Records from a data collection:
[Start of section]
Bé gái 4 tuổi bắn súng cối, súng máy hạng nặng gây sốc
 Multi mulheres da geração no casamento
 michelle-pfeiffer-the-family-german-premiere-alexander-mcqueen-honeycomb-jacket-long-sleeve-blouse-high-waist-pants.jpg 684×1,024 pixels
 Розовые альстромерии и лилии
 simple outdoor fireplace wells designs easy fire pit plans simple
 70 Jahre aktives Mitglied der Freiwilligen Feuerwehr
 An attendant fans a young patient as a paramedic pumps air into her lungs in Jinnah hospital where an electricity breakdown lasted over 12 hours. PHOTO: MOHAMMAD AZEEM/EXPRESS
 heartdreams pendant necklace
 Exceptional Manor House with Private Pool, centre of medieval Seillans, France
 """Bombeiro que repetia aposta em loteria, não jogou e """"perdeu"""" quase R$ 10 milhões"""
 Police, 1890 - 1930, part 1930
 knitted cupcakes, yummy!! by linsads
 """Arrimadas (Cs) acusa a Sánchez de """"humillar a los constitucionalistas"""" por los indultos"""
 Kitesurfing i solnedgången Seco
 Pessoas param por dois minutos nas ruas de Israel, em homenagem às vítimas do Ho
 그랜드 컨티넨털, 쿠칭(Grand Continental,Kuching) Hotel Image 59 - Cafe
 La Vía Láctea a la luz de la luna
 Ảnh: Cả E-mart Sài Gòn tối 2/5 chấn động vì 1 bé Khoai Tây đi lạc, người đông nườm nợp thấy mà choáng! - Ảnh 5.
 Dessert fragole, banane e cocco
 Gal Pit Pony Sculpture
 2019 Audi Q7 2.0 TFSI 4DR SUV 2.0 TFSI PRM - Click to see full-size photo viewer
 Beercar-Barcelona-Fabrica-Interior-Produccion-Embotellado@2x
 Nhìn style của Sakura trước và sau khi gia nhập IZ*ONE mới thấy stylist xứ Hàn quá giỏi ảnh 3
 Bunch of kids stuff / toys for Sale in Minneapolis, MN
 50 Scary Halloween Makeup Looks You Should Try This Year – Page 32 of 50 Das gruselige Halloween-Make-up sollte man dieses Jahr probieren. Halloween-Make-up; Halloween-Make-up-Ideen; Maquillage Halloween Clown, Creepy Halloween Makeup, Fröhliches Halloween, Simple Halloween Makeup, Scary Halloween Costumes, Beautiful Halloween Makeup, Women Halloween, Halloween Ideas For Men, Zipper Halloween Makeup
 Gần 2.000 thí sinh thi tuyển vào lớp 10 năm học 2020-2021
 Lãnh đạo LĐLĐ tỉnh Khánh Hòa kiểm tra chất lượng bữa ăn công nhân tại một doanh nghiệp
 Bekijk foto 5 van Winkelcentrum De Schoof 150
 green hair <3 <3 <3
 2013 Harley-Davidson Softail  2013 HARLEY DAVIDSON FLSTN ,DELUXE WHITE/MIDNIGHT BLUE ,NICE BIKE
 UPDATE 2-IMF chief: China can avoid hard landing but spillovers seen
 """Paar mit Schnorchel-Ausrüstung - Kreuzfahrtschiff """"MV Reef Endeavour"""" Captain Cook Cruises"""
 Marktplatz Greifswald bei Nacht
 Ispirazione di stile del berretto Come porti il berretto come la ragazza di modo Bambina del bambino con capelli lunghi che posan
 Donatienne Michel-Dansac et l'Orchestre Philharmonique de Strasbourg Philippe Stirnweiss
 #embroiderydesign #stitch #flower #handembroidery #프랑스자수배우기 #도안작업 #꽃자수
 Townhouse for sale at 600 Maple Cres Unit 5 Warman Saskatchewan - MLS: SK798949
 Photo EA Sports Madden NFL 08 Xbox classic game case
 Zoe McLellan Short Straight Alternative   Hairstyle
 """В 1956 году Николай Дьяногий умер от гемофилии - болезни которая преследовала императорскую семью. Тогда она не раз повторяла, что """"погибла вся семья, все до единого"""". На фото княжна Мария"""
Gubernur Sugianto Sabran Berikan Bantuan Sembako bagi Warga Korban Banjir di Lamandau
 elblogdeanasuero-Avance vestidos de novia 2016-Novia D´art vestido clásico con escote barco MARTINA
[End of section]
- **What the task requires**:
Could you restate word for word the lines above from the one containing "70 Jahre aktives" through the one containing "Exceptional Manor House", both included, and nothing else?

- **Answer area**:
 70 Jahre aktives Mitglied der Freiwilligen Feuerwehr
 An attendant fans a young patient as a paramedic pumps air into her lungs in Jinnah hospital where an electricity breakdown lasted over 12 hours. PHOTO: MOHAMMAD AZEEM/EXPRESS
 heartdreams pendant necklace
 Exceptional Manor House with Private Pool, centre of medieval Seillans, France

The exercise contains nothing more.